Enfin, si les Flamands ont accepté de patienter avant d'obtenir satisfaction sur leurs revendications communautaires, ils n'y ont pas le moins du monde renoncé à moyen terme.
LE TEST DE JUILLET
Le premier test interviendra dès juillet prochain, lorsque le gouvernement se penchera sur de nouveaux transferts de compétences qui devraient porter dans un premier temps sur l'emploi, dont la structure est très différente en Flandre, où les bras manquent, et la Wallonie, où le chômage frôle les 20%.
Il faudra en outre parvenir à un compromis sur le sort à réserver aux 150.000 francophones qui vivent dans la périphérie flamande de Bruxelles et que les partis du Nord ne veulent plus voir voter pour des listes francophones.
L'immense majorité des éditorialistes, tant en Flandre qu'en Wallonie, se montrent sceptiques sur les chances de voir le gouvernement achever la législature, dont il reste trois ans.
"Le règne d'Yves Leterme commence sous un ciel d'orage", commente ainsi le quotidien Le Soir.
L'une des grandes inconnues est l'attitude des nationalistes flamands de la NV-A, un parti qui prône l'indépendance à terme de la Flandre, qui se sont présentés en cartel aux élections avec les démocrates-chrétiens pour revenir au pouvoir.

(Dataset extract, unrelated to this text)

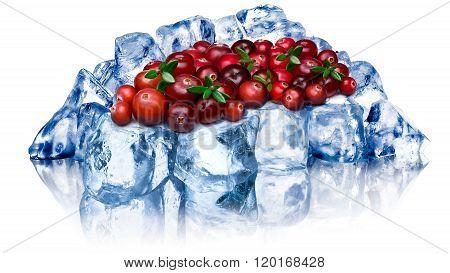 Frozen Cranberries Isolated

S'ils ont décidé de ne pas participer au gouvernement, jugeant la réforme de l'Etat insuffisante, ils ont accepté de voter la confiance à l'exception de son président, Bart De Wever, pour lequel la Belgique "n'existe plus".
La NV-A pourrait renoncer à soutenir la coalition en juillet si elle juge les réformes insuffisantes, privant ainsi le gouvernement de la majorité requise des deux-tiers.
Les partis de la coalition devraient alors faire appel aux écologistes pour faire l'appoint, ce qui n'est pas gagné.
La plupart des analystes estiment que le gouvernement "Leterme Ier" éclatera en 2009 et que l'on regroupera alors les élections législatives et régionales, ce qui risque de radicaliser les positions dans les deux communautés.